> [PROMPT]:
Print the stretch of the data below from the line containing "How far from" through the line containing "1609 inches", reproducing those lines verbatim.
START RECORDS SHOWN
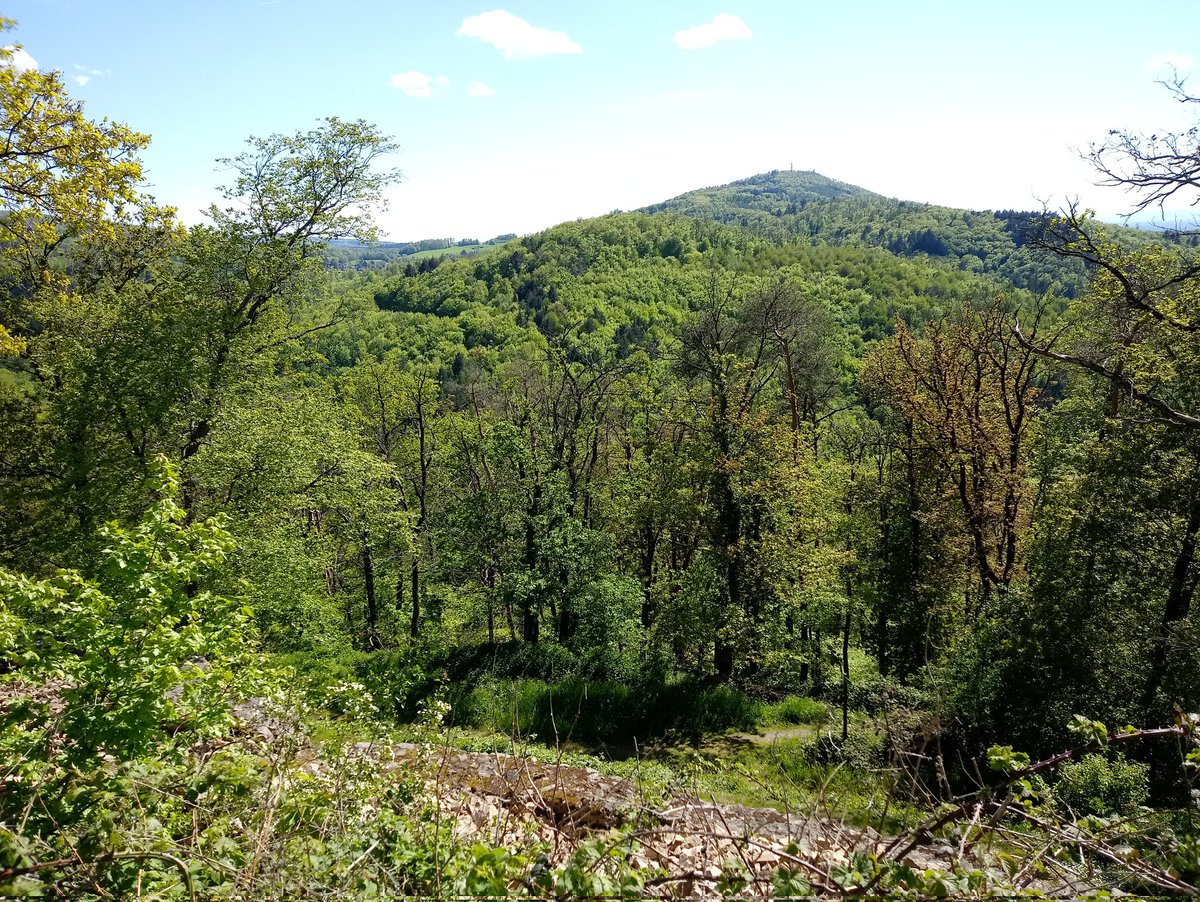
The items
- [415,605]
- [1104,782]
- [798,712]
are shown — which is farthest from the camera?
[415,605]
END RECORDS SHOWN
START RECORDS SHOWN
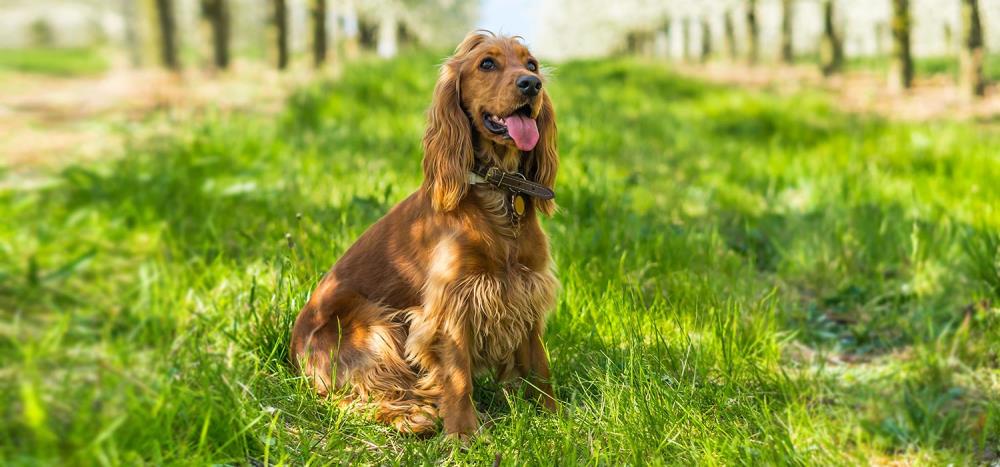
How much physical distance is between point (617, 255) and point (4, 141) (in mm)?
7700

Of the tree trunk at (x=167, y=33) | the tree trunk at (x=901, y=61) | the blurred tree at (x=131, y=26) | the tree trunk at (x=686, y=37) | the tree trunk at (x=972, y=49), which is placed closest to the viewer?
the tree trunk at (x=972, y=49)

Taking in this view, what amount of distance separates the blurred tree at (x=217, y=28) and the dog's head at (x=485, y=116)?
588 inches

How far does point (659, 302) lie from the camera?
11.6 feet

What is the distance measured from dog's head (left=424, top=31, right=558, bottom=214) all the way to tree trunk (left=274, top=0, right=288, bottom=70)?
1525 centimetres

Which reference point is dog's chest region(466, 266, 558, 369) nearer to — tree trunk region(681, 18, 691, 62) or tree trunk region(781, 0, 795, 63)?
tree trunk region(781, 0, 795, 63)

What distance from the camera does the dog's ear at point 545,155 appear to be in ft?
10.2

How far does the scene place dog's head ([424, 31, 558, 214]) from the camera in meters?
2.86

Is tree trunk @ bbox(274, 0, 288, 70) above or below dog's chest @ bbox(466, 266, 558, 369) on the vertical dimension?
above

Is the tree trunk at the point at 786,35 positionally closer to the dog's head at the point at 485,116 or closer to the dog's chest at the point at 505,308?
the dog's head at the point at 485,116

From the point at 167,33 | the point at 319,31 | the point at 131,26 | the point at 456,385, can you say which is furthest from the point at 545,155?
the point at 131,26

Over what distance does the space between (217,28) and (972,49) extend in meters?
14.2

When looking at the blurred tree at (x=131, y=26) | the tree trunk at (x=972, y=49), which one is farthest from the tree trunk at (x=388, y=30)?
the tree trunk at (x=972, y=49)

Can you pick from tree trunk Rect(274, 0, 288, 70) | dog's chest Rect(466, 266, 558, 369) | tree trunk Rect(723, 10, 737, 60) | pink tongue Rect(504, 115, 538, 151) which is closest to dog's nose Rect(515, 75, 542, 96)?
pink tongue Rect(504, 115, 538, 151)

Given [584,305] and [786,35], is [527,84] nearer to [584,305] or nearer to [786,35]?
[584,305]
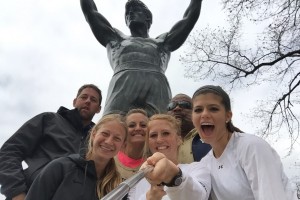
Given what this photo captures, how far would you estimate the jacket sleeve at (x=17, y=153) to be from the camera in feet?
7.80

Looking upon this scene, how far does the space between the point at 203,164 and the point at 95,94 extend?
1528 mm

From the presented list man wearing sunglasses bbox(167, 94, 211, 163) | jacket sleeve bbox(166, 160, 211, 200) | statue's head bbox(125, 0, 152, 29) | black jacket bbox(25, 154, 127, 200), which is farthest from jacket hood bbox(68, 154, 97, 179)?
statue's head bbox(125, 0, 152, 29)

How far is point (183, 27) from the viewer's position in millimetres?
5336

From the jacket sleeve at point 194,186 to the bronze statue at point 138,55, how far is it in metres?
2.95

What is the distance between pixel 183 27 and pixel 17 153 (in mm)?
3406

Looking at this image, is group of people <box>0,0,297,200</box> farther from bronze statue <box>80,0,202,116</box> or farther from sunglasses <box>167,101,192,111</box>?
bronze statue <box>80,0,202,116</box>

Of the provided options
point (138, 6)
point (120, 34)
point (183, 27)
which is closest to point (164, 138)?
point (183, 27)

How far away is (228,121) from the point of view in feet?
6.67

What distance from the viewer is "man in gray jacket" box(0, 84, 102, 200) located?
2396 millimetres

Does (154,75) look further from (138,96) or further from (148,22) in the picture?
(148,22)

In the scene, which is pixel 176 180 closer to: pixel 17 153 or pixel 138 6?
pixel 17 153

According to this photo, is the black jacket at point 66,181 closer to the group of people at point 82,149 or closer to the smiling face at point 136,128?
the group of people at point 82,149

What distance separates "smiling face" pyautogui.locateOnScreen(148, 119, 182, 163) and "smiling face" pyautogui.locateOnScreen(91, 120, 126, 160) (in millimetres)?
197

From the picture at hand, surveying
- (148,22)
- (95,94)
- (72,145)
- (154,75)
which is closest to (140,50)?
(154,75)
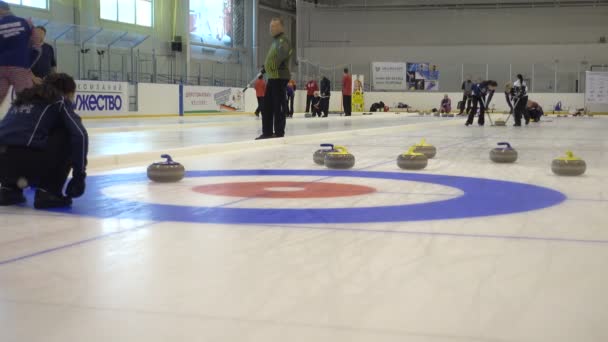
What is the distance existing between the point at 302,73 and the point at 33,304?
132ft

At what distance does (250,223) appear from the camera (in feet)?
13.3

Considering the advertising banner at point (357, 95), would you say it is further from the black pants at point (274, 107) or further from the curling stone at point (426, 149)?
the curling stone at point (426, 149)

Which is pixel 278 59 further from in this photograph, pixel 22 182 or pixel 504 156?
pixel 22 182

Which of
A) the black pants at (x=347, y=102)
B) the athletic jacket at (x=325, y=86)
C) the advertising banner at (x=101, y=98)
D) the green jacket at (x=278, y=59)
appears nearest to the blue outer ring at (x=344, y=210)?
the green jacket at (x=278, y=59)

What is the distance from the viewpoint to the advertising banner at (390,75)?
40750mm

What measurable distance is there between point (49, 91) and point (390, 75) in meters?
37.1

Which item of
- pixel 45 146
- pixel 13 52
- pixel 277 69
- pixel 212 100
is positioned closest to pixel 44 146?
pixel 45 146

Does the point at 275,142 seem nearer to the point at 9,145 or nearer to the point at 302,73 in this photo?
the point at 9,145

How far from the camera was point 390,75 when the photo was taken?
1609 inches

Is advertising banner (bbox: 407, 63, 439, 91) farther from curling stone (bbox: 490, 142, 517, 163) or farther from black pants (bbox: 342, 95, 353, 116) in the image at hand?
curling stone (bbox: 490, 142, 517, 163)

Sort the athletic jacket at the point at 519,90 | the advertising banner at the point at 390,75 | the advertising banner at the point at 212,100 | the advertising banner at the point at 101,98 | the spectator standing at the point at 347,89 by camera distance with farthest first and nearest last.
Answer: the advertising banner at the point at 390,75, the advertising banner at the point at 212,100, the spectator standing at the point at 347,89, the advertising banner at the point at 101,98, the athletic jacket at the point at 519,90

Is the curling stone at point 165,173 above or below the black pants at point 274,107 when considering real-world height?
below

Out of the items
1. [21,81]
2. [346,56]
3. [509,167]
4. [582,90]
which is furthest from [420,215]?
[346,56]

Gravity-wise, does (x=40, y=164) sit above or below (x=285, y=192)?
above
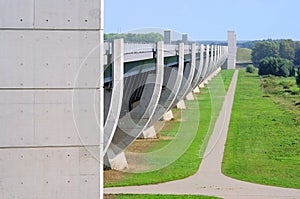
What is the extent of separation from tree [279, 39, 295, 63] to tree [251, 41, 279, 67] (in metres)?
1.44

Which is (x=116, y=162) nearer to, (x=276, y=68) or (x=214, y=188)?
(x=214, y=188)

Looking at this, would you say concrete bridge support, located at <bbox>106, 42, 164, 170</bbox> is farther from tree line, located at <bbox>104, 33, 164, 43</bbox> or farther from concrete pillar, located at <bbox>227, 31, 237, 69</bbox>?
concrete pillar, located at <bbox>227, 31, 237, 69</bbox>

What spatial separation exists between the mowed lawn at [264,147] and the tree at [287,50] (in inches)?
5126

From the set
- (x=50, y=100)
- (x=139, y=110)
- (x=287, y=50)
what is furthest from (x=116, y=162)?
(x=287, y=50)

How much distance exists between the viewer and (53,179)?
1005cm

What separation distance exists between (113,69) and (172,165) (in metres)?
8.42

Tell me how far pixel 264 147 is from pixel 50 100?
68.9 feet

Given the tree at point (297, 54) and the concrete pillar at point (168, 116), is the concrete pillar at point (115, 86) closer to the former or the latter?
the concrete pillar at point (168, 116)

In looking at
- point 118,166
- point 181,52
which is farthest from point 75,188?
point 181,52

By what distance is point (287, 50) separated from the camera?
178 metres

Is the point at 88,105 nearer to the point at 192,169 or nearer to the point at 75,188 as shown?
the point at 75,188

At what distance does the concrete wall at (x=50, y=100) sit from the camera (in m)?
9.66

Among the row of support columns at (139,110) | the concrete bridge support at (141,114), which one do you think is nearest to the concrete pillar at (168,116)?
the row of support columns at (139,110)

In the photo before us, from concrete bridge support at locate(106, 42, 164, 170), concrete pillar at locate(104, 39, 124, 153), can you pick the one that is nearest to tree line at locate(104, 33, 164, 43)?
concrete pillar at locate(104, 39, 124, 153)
END RECORDS SHOWN
> [CORRECT RESPONSE]:
How far from the camera was point 390,75 when the photo was taken?
1609 inches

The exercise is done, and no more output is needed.